Gleisi Hoffmann leader del Partito dei lavoratori brasiliano, a gran voce chiede l'immediata scarcerazione dell'ex Presidente Inácio Lula da Silva, il Presidente operaio. I legali hanno già presentato ricorso dopo la decisione della Suprema Corte del Brasile di abrogare la norma introdotta con l'avvio della grande inchiesta “Mani pulite brasiliana” che prevede di far scattare il carcere per gli imputati già alla sentenza di primo grado. La Hoffmann baluardo del Partito dei lavoratori, falciato dagli scandali, in questi anni, si è battuta contro l'impeachment che ha costretto la Presidente Dilmar Rousseff erede di Lula, alle dimissioni, contro le storture delle inchieste, a suo dire, indirizzate politicamente che hanno portato in carcere Lula quando era già in corsa per la presidenza, vinta poi dall'attuale Presidente Bolsonaro.
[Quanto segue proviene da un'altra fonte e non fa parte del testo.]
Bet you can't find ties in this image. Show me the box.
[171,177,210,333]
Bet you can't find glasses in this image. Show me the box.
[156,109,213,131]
La condanna a 8 anni e 10 mesi è arrivata nel 2018 con l'accusa di corruzione e tangenti ricevute in cambio di contratti governativi per la realizzazione di infrastrutture, anche per i mondiali di calcio. Lula si è sempre dichiarato innocente. La norma che introduce il carcere già alla fine del giudizio di primo grado ha notevolmente avvantaggiato le indagini e le testimonianze raccolte nell'inchiesta “Mani pulite brasiliana”, favorendo molti patteggiamenti in cambio di testimonianze. Sergio Moro, il Giudice che ha gestito la maggior parte dei processi di “Mani pulite brasiliana”, ora Ministro della Giustizia del Governo Bolsonaro, avverte: “l'abrogazione del carcere già dal primo grado potrebbe rallentare la lotta contro la corruzione”.